### Exercise
What is needed is an exact copy of the line that contains "common name: eurasian wild pig" and of all later lines to the end of the records below, with no other lines.

[Stored data]
%%

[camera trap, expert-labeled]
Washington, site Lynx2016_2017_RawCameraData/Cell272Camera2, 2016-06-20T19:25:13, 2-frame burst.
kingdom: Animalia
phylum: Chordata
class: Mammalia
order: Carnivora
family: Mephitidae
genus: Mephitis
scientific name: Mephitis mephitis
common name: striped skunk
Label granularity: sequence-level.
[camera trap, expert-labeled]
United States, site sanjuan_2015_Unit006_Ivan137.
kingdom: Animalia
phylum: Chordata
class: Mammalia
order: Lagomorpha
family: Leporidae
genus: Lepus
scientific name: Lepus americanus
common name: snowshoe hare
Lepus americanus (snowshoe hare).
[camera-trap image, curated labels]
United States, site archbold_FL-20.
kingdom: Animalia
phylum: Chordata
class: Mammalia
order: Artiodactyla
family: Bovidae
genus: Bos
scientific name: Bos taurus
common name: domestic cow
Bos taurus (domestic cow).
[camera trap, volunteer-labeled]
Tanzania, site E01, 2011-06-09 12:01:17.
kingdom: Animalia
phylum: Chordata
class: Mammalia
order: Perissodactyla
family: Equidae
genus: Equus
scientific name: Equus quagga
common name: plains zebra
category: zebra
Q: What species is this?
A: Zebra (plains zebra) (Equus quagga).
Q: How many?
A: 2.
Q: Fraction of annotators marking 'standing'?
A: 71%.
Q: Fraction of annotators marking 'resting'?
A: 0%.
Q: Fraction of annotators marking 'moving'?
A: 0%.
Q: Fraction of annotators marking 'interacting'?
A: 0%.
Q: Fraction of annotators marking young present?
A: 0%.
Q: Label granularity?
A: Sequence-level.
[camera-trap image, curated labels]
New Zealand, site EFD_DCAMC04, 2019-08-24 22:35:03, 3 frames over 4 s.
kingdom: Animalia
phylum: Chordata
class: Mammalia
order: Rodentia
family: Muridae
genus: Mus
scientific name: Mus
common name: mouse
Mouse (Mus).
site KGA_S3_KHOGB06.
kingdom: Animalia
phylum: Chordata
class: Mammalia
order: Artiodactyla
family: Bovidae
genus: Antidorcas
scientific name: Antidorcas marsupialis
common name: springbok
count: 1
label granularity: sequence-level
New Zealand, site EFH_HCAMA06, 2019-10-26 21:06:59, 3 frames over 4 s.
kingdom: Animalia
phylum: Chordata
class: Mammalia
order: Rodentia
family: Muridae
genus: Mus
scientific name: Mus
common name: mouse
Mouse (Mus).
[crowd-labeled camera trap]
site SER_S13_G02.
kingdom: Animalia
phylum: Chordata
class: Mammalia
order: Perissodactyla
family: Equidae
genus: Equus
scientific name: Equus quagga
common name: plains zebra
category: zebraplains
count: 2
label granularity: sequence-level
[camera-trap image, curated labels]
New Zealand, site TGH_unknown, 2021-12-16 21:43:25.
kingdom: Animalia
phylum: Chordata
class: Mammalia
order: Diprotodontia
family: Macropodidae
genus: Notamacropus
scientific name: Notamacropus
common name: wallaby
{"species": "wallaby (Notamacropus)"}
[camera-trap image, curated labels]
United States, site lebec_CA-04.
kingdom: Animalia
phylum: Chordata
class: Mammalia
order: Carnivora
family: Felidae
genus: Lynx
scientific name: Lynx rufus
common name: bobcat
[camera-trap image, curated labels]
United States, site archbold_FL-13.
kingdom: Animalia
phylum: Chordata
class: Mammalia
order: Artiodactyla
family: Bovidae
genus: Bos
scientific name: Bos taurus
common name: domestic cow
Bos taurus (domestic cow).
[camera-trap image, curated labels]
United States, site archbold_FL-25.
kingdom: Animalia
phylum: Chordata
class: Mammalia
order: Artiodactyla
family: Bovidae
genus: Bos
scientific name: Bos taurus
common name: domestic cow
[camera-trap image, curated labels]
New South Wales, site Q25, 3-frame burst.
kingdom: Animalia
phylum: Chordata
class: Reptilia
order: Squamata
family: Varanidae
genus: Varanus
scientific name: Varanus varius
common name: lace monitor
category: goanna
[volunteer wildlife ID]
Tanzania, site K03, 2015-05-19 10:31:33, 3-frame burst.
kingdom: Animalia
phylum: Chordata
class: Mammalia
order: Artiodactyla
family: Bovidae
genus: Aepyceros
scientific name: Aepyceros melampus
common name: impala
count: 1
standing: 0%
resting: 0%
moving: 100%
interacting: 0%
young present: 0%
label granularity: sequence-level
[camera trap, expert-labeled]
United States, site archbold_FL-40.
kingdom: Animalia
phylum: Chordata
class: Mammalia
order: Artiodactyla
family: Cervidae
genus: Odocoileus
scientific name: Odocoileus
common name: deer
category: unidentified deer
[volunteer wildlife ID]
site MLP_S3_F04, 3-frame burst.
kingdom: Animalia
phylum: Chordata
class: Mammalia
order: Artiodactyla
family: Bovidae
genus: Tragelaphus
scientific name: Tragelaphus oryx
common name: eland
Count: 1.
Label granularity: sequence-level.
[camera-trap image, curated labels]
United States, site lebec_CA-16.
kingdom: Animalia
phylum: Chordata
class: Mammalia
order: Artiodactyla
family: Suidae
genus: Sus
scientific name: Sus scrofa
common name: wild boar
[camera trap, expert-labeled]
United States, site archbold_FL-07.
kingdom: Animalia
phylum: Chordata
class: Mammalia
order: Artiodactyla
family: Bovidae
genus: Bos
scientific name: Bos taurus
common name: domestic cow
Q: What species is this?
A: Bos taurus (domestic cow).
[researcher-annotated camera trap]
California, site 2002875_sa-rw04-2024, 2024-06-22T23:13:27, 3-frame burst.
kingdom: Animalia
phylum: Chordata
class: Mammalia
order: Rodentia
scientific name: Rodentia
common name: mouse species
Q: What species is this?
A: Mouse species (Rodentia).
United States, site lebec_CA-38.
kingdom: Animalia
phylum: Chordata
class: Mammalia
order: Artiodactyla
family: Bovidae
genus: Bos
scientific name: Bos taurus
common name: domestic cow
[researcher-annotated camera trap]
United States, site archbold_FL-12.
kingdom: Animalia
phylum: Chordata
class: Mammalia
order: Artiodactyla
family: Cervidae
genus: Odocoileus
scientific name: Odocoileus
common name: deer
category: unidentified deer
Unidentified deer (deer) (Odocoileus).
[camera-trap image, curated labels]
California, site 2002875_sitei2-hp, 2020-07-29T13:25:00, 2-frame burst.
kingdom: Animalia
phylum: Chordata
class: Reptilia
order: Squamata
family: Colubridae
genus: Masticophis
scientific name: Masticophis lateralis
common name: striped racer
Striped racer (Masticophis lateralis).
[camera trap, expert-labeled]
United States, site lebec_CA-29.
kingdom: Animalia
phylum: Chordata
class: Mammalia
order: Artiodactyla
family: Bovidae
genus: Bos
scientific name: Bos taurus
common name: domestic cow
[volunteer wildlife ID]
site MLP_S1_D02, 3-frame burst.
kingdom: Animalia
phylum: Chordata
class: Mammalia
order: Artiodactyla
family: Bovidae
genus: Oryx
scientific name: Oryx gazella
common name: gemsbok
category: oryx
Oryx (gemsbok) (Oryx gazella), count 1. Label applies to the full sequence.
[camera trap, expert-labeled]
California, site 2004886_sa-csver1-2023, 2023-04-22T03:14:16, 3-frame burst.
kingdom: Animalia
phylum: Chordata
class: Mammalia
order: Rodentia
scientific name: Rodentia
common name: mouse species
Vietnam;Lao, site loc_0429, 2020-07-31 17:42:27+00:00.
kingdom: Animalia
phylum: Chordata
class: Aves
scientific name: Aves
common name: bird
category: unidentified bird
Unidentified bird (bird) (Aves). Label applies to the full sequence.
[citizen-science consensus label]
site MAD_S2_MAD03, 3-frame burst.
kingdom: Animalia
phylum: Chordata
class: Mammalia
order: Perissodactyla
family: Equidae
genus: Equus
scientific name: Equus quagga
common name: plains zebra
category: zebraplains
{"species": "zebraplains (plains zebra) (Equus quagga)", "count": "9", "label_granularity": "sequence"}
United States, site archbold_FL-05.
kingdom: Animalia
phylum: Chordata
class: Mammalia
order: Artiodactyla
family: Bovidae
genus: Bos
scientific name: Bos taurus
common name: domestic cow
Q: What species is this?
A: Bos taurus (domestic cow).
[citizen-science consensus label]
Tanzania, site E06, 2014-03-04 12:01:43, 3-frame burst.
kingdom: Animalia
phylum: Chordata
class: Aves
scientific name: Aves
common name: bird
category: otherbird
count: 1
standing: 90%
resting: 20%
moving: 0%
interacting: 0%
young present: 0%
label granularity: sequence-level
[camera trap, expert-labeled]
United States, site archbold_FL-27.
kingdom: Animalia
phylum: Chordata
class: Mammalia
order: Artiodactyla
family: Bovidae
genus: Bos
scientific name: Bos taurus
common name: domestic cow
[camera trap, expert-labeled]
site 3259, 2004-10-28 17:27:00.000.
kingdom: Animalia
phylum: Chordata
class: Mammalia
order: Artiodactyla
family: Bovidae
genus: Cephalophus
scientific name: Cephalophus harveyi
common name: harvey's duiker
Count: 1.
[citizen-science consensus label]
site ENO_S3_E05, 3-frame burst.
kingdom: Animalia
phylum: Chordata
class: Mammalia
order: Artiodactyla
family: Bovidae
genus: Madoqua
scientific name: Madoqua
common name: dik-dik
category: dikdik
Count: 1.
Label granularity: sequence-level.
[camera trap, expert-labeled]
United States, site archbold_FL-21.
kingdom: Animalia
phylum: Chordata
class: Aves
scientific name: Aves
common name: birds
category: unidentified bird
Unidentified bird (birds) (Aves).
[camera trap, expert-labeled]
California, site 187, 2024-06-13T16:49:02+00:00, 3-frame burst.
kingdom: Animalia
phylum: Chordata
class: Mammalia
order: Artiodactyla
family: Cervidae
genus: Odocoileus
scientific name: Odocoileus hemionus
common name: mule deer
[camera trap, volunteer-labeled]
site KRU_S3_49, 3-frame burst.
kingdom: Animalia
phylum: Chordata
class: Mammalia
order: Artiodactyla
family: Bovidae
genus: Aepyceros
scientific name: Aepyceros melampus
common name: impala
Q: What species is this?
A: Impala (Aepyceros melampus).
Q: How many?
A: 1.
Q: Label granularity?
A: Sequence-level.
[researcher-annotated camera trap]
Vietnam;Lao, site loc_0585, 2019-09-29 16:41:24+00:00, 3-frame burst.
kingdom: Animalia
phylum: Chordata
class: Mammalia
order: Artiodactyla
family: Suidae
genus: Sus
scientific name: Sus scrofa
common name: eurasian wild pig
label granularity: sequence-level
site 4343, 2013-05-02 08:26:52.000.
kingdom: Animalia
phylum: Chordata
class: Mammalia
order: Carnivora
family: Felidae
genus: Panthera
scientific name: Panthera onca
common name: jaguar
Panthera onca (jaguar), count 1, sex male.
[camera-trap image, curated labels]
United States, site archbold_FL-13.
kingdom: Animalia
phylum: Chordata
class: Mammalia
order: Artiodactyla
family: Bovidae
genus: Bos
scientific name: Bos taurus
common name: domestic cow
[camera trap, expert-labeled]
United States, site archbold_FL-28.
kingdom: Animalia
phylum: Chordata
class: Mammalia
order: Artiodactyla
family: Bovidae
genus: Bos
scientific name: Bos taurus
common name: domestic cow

%%

### Your solution
common name: eurasian wild pig
label granularity: sequence-level
site 4343, 2013-05-02 08:26:52.000.
kingdom: Animalia
phylum: Chordata
class: Mammalia
order: Carnivora
family: Felidae
genus: Panthera
scientific name: Panthera onca
common name: jaguar
Panthera onca (jaguar), count 1, sex male.
[camera-trap image, curated labels]
United States, site archbold_FL-13.
kingdom: Animalia
phylum: Chordata
class: Mammalia
order: Artiodactyla
family: Bovidae
genus: Bos
scientific name: Bos taurus
common name: domestic cow
[camera trap, expert-labeled]
United States, site archbold_FL-28.
kingdom: Animalia
phylum: Chordata
class: Mammalia
order: Artiodactyla
family: Bovidae
genus: Bos
scientific name: Bos taurus
common name: domestic cow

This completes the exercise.